Pupils of European Schools experiment with science at SCK•CEN


On Monday 1 April, SCK•CEN opened the doors of its Lakehouse to no fewer than 60 pupils from 18 European Schools. The programme included compelling workshops such as 'Brilliant brains', 'Why can't you add pineapple to Gelatin' and 'DNA in a shot glass'. "These workshops aim to encourage creativity and inspiration; creativity and inspiration that students can use in their project for the European School Science Symposium competition", explains Sarah Baatout, researcher at SCK•CEN and also one of the members of the judging panel.

The clock strikes 14:00. The Lakehouse, the conference centre of SCK•CEN, is bursting with energy. Up to 60 students from 18 European Schools are busy working on all kinds of experiments. They set to work examining the human brain and try to decipher their genetic code. "They do this using a saliva sample and a few household items", explains PhD student Niels Belmans (SCK•CEN/Hasselt University). What is more, the scientists of SCK•CEN let the students develop a new medicine using a computer. "They were able to test this medicine immediately on the human body, though only using the software", winks PhD student Raghda Ramadan (SCK•CEN/Ghent University).

SCK•CEN organised seven workshops in total. The Joint Research Centre (EC-JRC), which is helping to support the initiative, also offered several workshops in Geel, the aim of which is to inspire students. "They can use the inspiration they get during the workshops to further shape their own science project for the European School Science Symposium", explains Sarah Baatout. Was it a success? "In these workshops we tested several technologies opening up new opportunities and possibilities within the scientific field. I was especially astonished by the power of the computer. You can design a drug molecule with a computer. So enlightening!", concludes Henri Dhondt, one of the students. 
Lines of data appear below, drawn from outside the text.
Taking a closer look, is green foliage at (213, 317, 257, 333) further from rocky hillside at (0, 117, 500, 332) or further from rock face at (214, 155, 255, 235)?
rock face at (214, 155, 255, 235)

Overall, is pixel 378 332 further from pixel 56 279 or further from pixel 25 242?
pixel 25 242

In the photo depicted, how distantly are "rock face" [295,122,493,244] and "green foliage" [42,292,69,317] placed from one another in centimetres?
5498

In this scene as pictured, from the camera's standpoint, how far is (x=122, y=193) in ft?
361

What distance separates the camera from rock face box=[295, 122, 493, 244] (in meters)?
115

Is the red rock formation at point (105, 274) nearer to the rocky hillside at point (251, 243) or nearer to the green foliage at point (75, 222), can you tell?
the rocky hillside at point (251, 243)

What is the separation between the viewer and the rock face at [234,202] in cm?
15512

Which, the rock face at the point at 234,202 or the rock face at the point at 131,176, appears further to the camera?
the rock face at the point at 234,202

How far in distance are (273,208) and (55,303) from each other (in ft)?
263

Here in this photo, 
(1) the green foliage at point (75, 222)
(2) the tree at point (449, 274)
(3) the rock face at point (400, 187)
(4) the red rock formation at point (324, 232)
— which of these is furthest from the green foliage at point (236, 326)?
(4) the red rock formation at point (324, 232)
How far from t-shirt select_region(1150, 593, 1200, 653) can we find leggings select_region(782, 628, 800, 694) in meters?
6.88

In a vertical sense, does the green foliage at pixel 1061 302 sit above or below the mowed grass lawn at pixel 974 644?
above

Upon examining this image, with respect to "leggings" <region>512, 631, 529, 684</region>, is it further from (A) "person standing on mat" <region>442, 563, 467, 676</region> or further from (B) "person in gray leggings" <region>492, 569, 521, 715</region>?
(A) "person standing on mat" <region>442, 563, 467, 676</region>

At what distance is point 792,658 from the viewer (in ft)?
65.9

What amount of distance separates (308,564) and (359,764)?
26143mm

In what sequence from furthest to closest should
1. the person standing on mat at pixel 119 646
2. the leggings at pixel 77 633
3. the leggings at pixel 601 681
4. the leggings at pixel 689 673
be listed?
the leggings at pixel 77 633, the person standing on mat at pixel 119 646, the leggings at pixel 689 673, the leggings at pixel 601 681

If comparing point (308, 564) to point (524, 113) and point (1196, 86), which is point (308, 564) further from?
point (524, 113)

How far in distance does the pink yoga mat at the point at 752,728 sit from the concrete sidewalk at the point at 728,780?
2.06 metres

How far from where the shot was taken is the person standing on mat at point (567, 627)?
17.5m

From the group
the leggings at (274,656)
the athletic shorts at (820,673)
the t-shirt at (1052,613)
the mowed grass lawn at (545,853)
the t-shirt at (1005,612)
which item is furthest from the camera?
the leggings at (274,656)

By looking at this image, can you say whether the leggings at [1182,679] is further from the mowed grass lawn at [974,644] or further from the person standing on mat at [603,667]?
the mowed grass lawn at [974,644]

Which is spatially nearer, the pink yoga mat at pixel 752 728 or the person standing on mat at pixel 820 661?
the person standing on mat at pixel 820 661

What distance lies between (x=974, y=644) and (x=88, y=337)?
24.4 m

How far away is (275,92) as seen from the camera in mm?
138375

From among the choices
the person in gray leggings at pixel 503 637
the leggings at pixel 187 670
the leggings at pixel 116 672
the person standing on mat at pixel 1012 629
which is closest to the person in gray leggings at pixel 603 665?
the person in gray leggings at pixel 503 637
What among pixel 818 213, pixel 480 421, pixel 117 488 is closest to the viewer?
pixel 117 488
European School Initiative

The European School Science Symposium (ESSS) is a science competition for students attending a European School. In this competition, students are challenged to explore a scientific domain of their choice and to develop a project. The project and/or the invention that they propose is not on the curriculum of the European School and must score well in terms of originality, innovative approach and impact. The judging panel includes both teachers and experts from the field, five of whom are
scientists at SCK•CEN this year: Vincent Massaut, Gert van den Eynde, Jordi Vives, Andrew Dobney and Sarah Baatout. The winning project will be announced on 3 April. The project will also be supported by the Joint Research Centre (EC-JRC).